Requirements: Reproduce, word for word, the stretch of the film review from "This is the" through "with the Icelanders.".
[BEGIN Source excerpt]
This is the ploy: An actor named Kristoffer (Jens Albinus) is hired by Ravn (Peter Gantzler), the head of a company, to play the bigger boss to his smalltime boss before a large signing is implemented, effectively handing the company over to Icelandic businessmen. It seems that Ravn has created a plethora of stories and scenarios with all his subordinates about the "boss of it all," including the man's sexual proclivities, a slew of heartless firings, and a bewildering marriage proposal. Through all manner of pits and pendulums, Kristoffer survives to question the way Ravn handles things, leading to the final signing with the Icelanders.
We never really figure out what Ravn's company does, though much is made of its IT arrangements and its major product, Brooker. Vagueness becomes the tool of both protagonist and filmmaker at different times. Boss is hardly a retread of von Trier's "America" cycle; it's nowhere near as brilliant as Dogville and not nearly as complex as Manderlay. That we work for names, faces, and voices and not actual people isn't necessarily a new idea, but von Trier accents it well with his brand of tonic.
[END Source excerpt]
[BEGIN Given material]
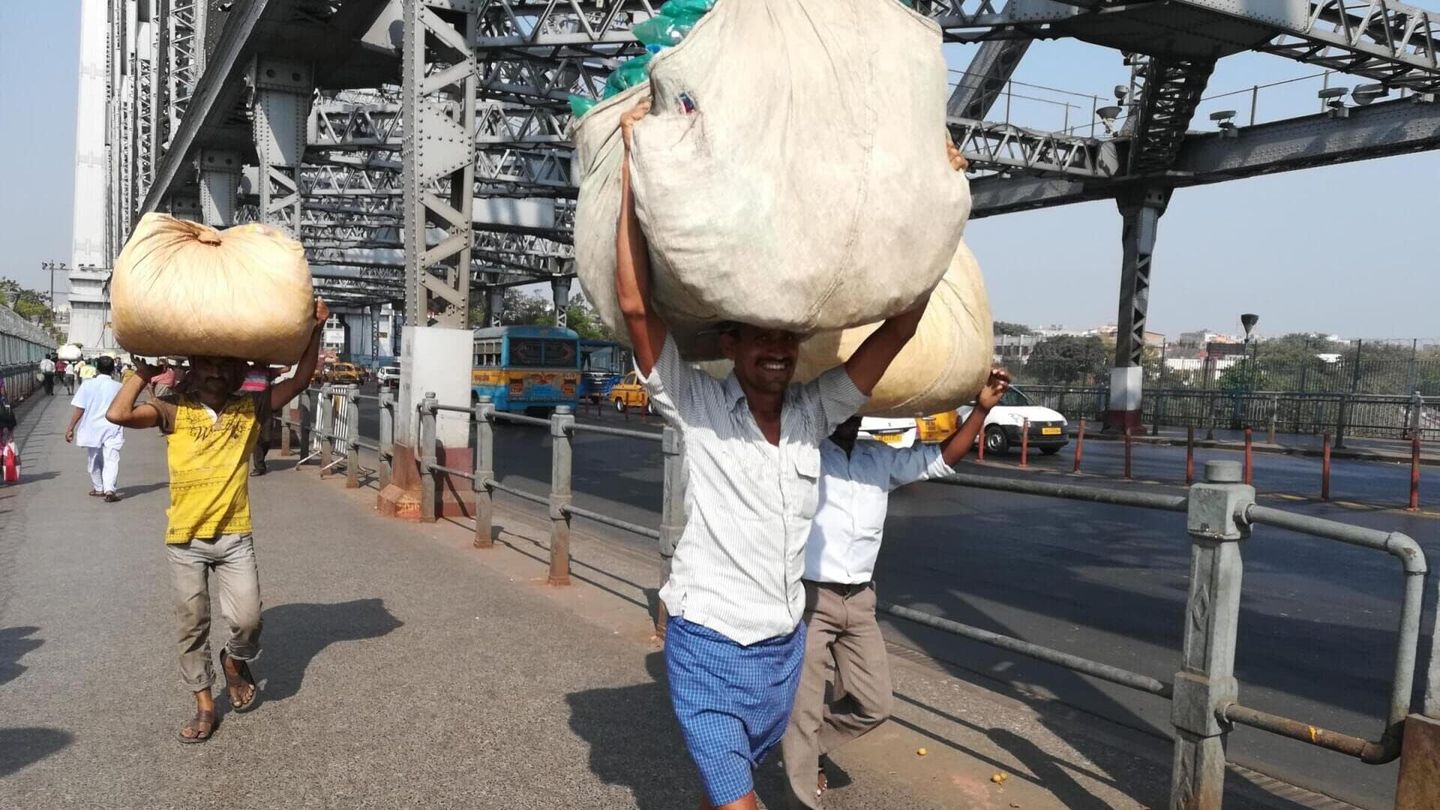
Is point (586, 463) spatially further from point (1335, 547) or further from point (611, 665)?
point (611, 665)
[END Given material]
Right answer:
This is the ploy: An actor named Kristoffer (Jens Albinus) is hired by Ravn (Peter Gantzler), the head of a company, to play the bigger boss to his smalltime boss before a large signing is implemented, effectively handing the company over to Icelandic businessmen. It seems that Ravn has created a plethora of stories and scenarios with all his subordinates about the "boss of it all," including the man's sexual proclivities, a slew of heartless firings, and a bewildering marriage proposal. Through all manner of pits and pendulums, Kristoffer survives to question the way Ravn handles things, leading to the final signing with the Icelanders.